The entry-level 13-inch M2 MacBook Pro, the one with the Touch Bar and the aging six-year-old case design, is already a bad choice, but the news gets worse. Its SSD, the storage’ disk,’ only operates at half the speed of its predecessor. It’s not a stretch to say that ever-faster SSDs have been the most important change in personal computers over the last decade, so this is a significant step backward. “An SSD performs the same function as a hard drive, but since it has no physical moving parts, it can be much faster.
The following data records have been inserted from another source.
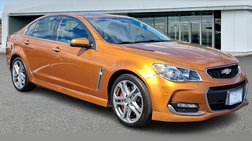 2017 Chevrolet SS Base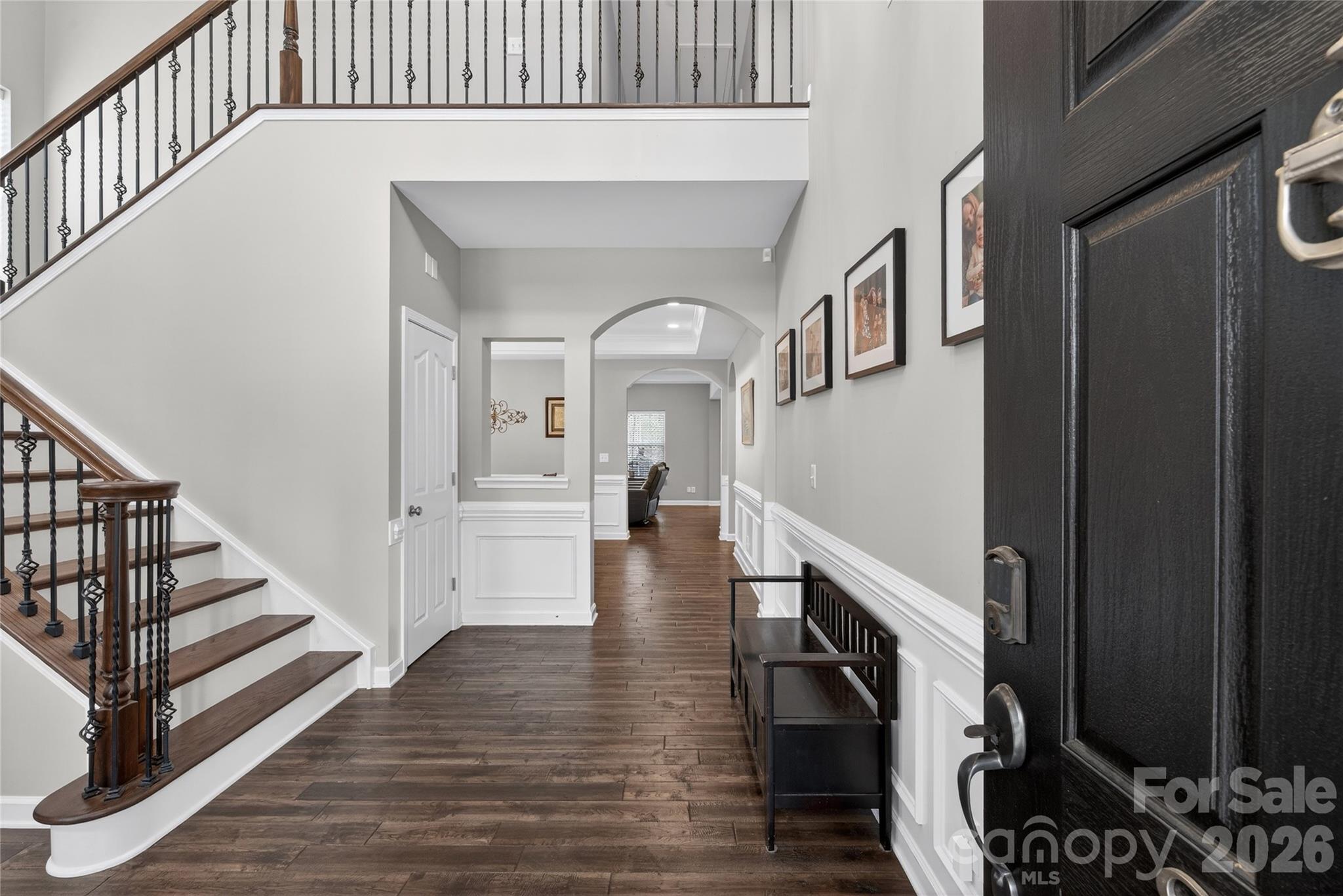 8028 Penman Springs Drive — Waxhaw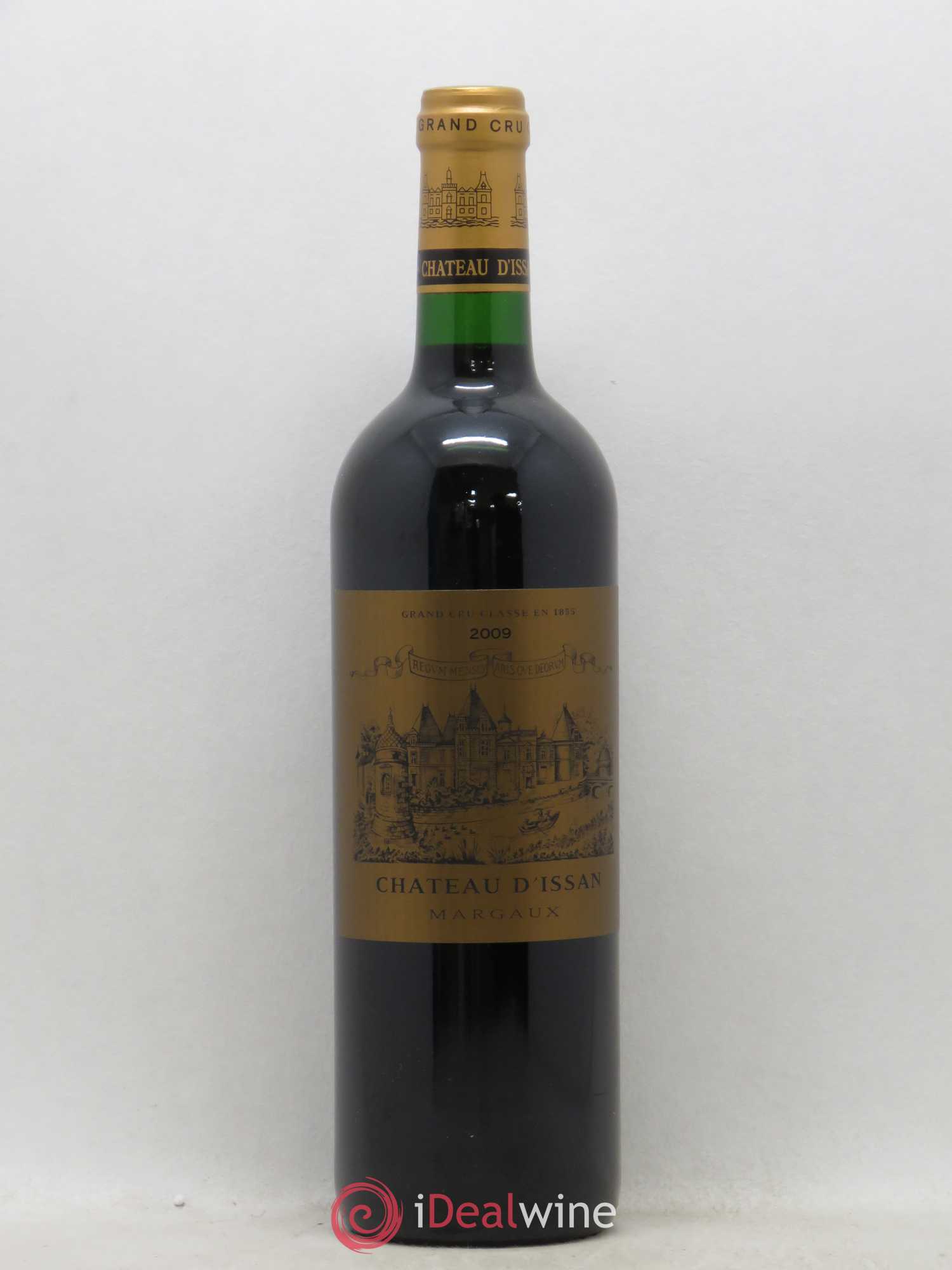 Château d'Issan 3ème Grand Cru Classé 2009 - Lot de 1 bouteille - 0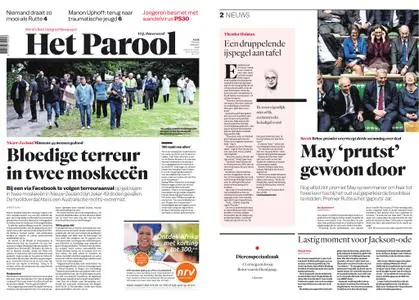Het Parool – 15 maart 2019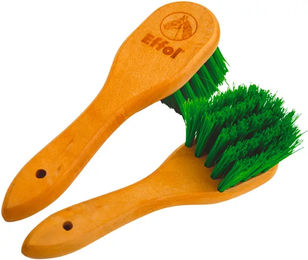 Produktbild von Effol Hufbürste aus Holz zur Hufpflege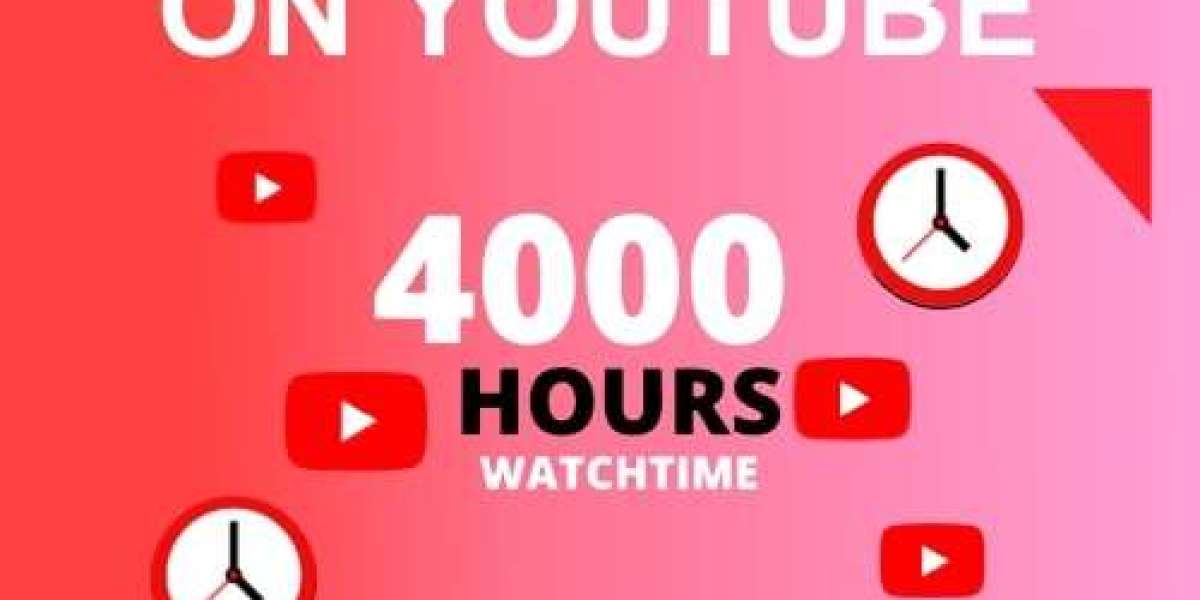 how to purchase watchtime on youtube easily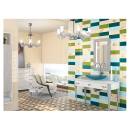 Ape Loft Turquesa 10x30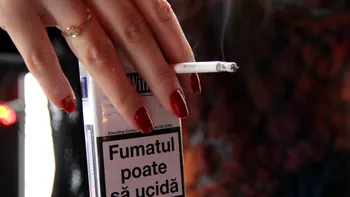 50 lei pachetul de țigări în România: e vorba despre o taxă, mulți se vor lăsa de fumat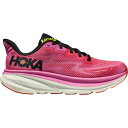 ■商品名 HOKA Women's Clifton 9 Running Shoes■こちらの商品は米国・ヨーロッパからお取り寄せ商品となりますので、 お届けまで10日から2週間前後お時間頂いております。 ■お届けの商品は一枚目のお色になります。2枚目以降は参考画像となる場合がございます。 ■各ブランド・商品・デザインによって大きな差異がある場合がございます。 ■あくまで平均的なサイズ表ですので、「参考」としてご利用ください。 ■店内全品【送料無料】です！（※沖縄・離島は別途送料3,300円がかかります）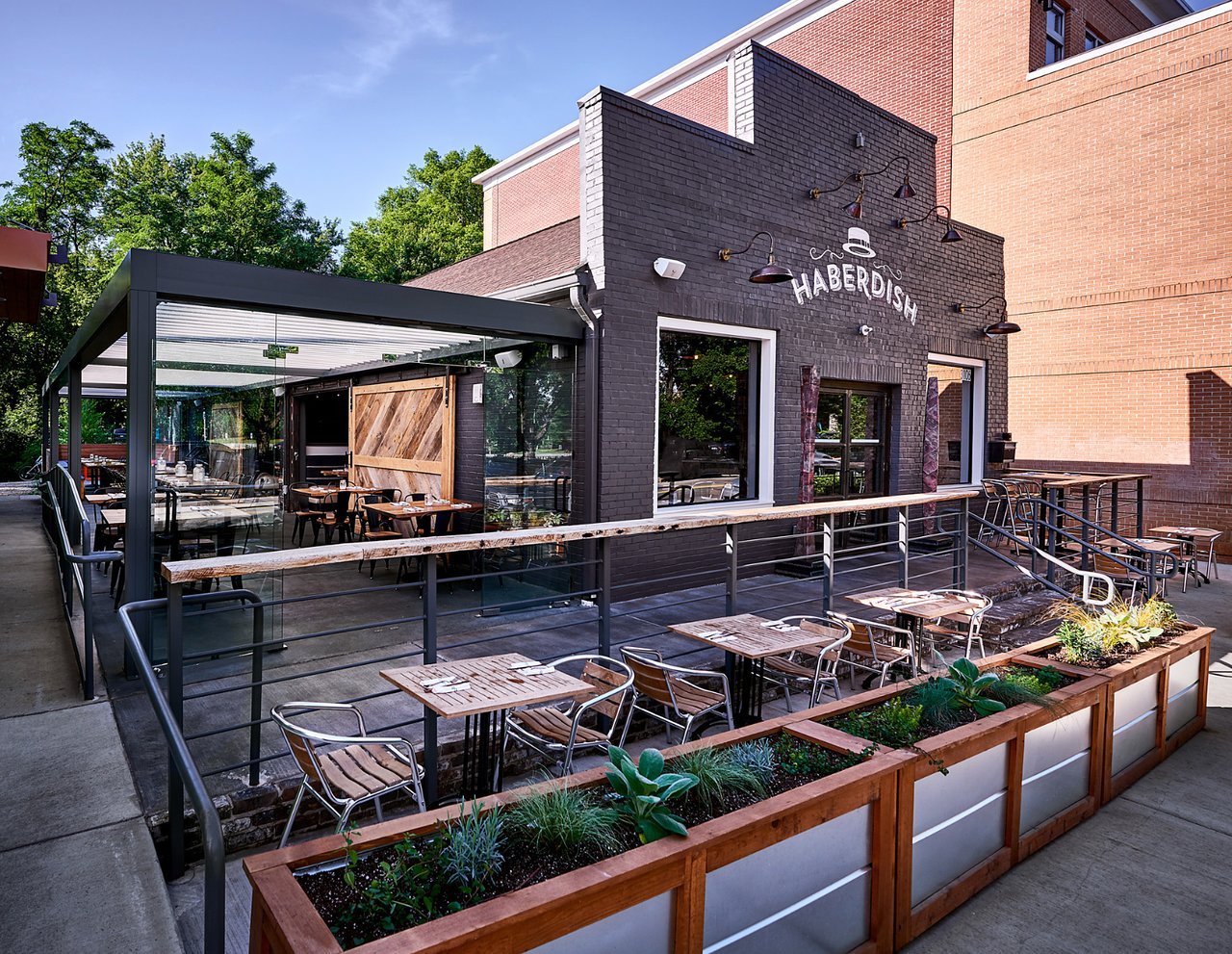 Haberdish restaurant in Charlotte, United States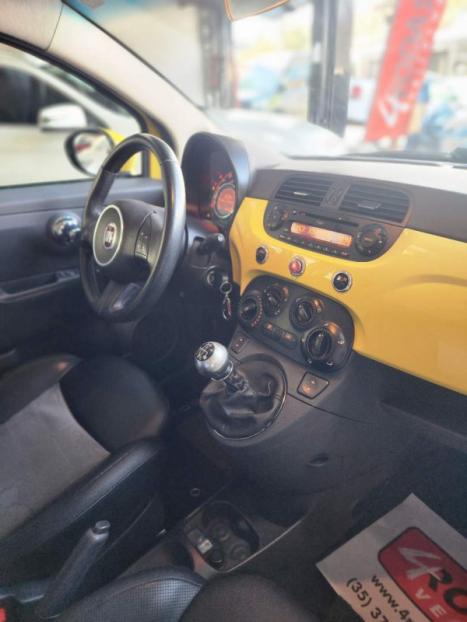 FIAT 500 1.4 16V SPORT AIR, Foto 8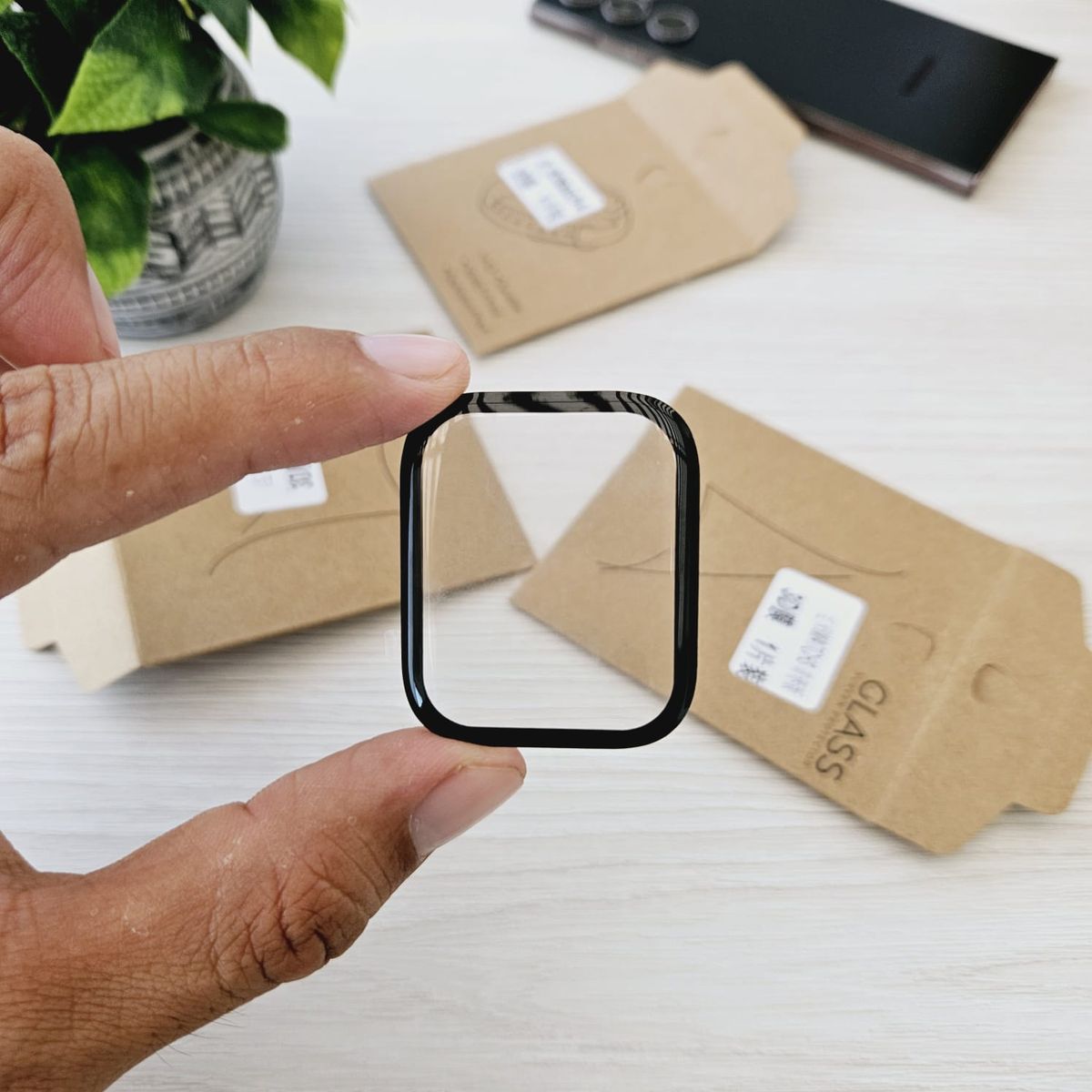 GENERICO - Protector de Pantalla Hydrogel para HUAWEI FIT 3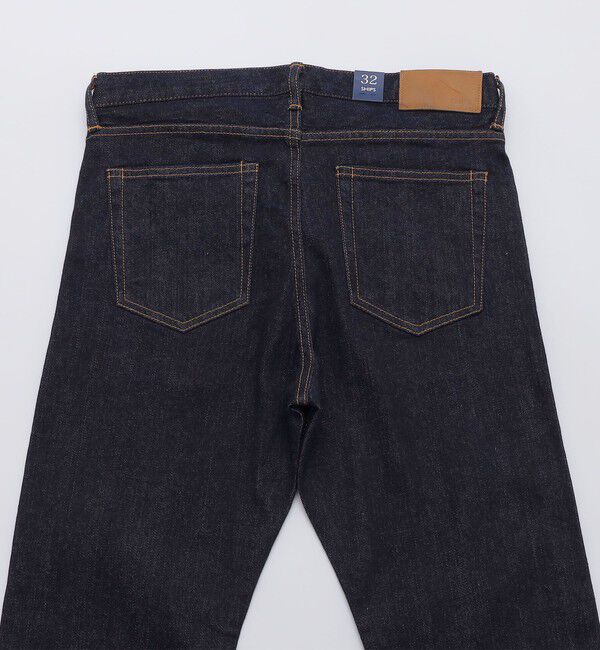 SHIPS「SHIPS: オイカワデニム 5ポケット デニムパンツ」|デニム|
Installing Windows onto an SSD as opposed to an HDD will allow for faster boot times and overall more snappy response from the operating system,” technology journalist Nick Page told Lifewire via email. “It’s hard to express how significant the difference is, but once you’ve used an SSD, a hard drive can feel frustratingly slow.”
Hard Drives vs SSDs
In the olden days, computers came with spinning hard drives, thick glass platters covered in magnetic material, with read/write heads that skittered across the surface without touching, mere nanometers from disaster. In a way, it was like a cross between a spinning vinyl record and a magnetic cassette, and it’s amazing that they worked as well as they did. Or do—we still use hard drives where storage capacity is more important than speed. Then came SSDs, which have no moving parts, so the computer doesn’t have to wait for the head to move into place before reading data. When SSDs were first introduced to personal computers, the difference was obvious and huge. Hard drives had long been the bottleneck in computer performance, and SSDs uncorked it in a spectacular fashion. “I believe the slow 256GB base M2 MacBook Pro SSD problem is a bigger deal than others are making it out to be,” MaxTech’s Vadim Yuryev said on Twitter, “especially since the new M2 model was SLOWER than the M1 when we put a multitasking RAM stress load on it.” Adding an SSD to an old computer could rejuvenate it. I swapped one into an old 2010 iMac, which meant I could keep using it for a decade. It’s still perfectly usable today. The SSDs in Apple’s current Mac lineup are some of the fastest in the business, but the throwback M2 MacBook Pro is a veritable sloth. What’s happening? Fast storage is especially important today because as it approaches the speeds of RAM from the recent past, it can be used as a substitute for that RAM. This allows the M1 iPads to run the new multiple-window Stage Manager feature. When they run out of precious RAM, they can swap that data to the SSD with relatively little loss in performance.
M2 MacBook Slow
According to tests done by the Max Tech YouTube channel, these new Macs are actually slower than the old model. Specifically, the entry-level 256GB version of the M2 MacBook Pro shows a significant drop in SSD read speeds—the speed at which the computer can pull data off the drive. The old M1 MacBook Pro gets around 2,900MB/s, while the new M2 only reads at 1,446MB. Open both computers, and it’s easy to see what’s happening. While the old version uses two 128GB NAND SSD chips, the new Mac uses a single 256GB chip. Because those two chips can run in parallel, they can offer more speed—double, in this case. The answer is not to buy the entry-level model but to step up to the 512GB version instead. One does wonder who needs a pro-level Mac with the latest M2 chip but then skimps on the internal storage. 256GB isn’t really enough storage for anyone. The real answer is not to buy this computer at all. As we wrote last week, it’s a legacy, 2016-era MacBook with a new chip inside. Either wait for the new M2 MacBook Air, which should go on sale sometime in July, or just buy the older M1 MacBook Air that’s available now for just $1,000, and spend the difference on more SSD space. You won’t regret it.